Will Colorado’s Latest Pro Bike Race Survive Where Others Have Failed?
Colorado's newest pro bike race, the Colorado Classic, debuts August 10 in Colorado Springs. Investors are counting on a revamped format and a three-day street party to make it a success.
They're making a big bet: the Classic's predecessor, the USA Pro Challenge drew some of the world's top racers and about 1 million spectators to the Centennial State. But when organizers looked at the bottom line, they canceled the 2016 race, citing difficulty attracting sponsors and the high costs of a seven-day race across the state.
Backers of the new race are taking a more modest approach: Each day's race will be begin and end in the same city. The men's teams will race in Colorado Springs; Friday, Breckenridge; Saturday a stage that begins in Denver, climbs the Peak-to-Peak Highway west of Boulder and returns to Denver. The men's Classic will end with a circuit of Denver Sunday. Women will race in Colorado Springs and Breckenridge, returning to Denver for a criterium Friday night.
Along with the race, there'll be a new event, Velorama Colorado. Headquartered in Denver's RiNo neighborhood, it'll open Friday night and run through the weekend with live bands, an art market and other events. Entrance fees will start at $45. Race spokesman Ben Davis tells Colorado Matters that the entertainment will provide needed revenue for the race.
Where to Watch
Need some prime race viewing spots? Classic spokesman Ben Davis offered some of his favorites (Or you can try to pick your own using the route maps).

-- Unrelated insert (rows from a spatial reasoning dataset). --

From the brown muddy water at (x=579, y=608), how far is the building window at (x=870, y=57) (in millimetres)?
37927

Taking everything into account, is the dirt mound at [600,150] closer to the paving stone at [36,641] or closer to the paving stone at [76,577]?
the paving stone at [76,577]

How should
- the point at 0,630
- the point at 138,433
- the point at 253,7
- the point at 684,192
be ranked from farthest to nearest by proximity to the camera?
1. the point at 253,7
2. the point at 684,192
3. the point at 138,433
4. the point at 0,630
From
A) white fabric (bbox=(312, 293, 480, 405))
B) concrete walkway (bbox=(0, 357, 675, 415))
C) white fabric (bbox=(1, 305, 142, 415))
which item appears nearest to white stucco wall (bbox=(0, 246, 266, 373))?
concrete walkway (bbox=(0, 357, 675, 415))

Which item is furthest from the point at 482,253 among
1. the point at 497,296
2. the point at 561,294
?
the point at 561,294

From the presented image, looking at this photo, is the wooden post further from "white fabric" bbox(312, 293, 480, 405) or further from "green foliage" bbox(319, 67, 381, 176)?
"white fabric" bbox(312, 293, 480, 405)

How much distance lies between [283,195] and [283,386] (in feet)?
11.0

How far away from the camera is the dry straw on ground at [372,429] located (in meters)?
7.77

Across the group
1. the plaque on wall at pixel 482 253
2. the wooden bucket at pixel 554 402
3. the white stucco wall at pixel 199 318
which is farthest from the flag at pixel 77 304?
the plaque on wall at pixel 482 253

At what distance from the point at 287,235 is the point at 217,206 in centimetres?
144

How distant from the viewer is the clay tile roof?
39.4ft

- Stage One: In Colorado Springs; Garden of the Gods
- Stage Two: Breckenridge; Moonstone Hill
- Stage Three: Denver, Peak-to-Peak Highway, Denver; Golden Gate Canyon, Gap Road
- Stage Four: Denver; City Park
Just as with the USA Pro Challenge, Colorado's roads are the key to the courses. Motorists should expect major closures and delays. The Denver Post has a handy guide.